▸ **SELECTED EXCERPT**:
-------
I Will Never Hear From Her Again
A CONVERSATION WITH NAT HORNE
Ryan Vallo talks to Nat Horne, a dancer and choreographer with a long and acclaimed international career, who also directed and choreographed many Muse productions across more than two decades.
RYAN When you told me you had COVID last year, I thought, “Wait a minute. You were born and raised in the Great Depression, you served in a segregated army unit in Europe at the end of WWII, you witnessed the race riots in the 60s, taught over in Soviet Germany, AIDS epidemic on Broadway, September 11… and then you get COVID-19 at age 90 and here you are to tell the stories.
NAT Ha, you’re right I lived through all of that, I really did. But I’m still here. As the song goes, “But I’m here.”
I remember when you told me the story about when you were in the army, in Germany, and made your entrance.
Yeah, I had to go through all those soldiers and I didn’t want them to see how I was dressed. I slid on my stomach up to the stage and came up on my knees, and got great applause! I was dancing to “The Saint Louis Blues,” a 12-inch record at that time. Then they wanted me to do something else, and I said, “No, once is enough!” and I disappeared. So that was my entrance into Special Services and I entertained the soldiers the whole time I was there.
-------
▸ **TASK TO CARRY OUT**: Rewrite everything in the interview from "NAT Ha, you’re" down to "I was there.", swapping "soldiers" for "troops".
-------
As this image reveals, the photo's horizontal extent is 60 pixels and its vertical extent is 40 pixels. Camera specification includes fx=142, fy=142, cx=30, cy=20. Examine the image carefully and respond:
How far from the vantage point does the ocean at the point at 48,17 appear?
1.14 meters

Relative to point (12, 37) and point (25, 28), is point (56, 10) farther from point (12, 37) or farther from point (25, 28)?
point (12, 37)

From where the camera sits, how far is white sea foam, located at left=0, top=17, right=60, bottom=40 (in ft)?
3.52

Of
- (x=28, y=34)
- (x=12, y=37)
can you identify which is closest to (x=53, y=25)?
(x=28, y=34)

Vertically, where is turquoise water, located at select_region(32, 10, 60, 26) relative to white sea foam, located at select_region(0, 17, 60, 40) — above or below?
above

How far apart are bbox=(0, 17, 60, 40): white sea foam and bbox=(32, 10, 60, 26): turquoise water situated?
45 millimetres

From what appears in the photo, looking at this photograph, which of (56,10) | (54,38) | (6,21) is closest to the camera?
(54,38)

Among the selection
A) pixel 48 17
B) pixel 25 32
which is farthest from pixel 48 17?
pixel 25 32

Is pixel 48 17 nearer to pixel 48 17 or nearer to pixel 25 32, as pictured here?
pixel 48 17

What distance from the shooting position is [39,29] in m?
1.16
-------
▸ **WRITTEN RESPONSE**:
NAT Ha, you’re right I lived through all of that, I really did. But I’m still here. As the song goes, “But I’m here.”
I remember when you told me the story about when you were in the army, in Germany, and made your entrance.
Yeah, I had to go through all those troops and I didn’t want them to see how I was dressed. I slid on my stomach up to the stage and came up on my knees, and got great applause! I was dancing to “The Saint Louis Blues,” a 12-inch record at that time. Then they wanted me to do something else, and I said, “No, once is enough!” and I disappeared. So that was my entrance into Special Services and I entertained the troops the whole time I was there.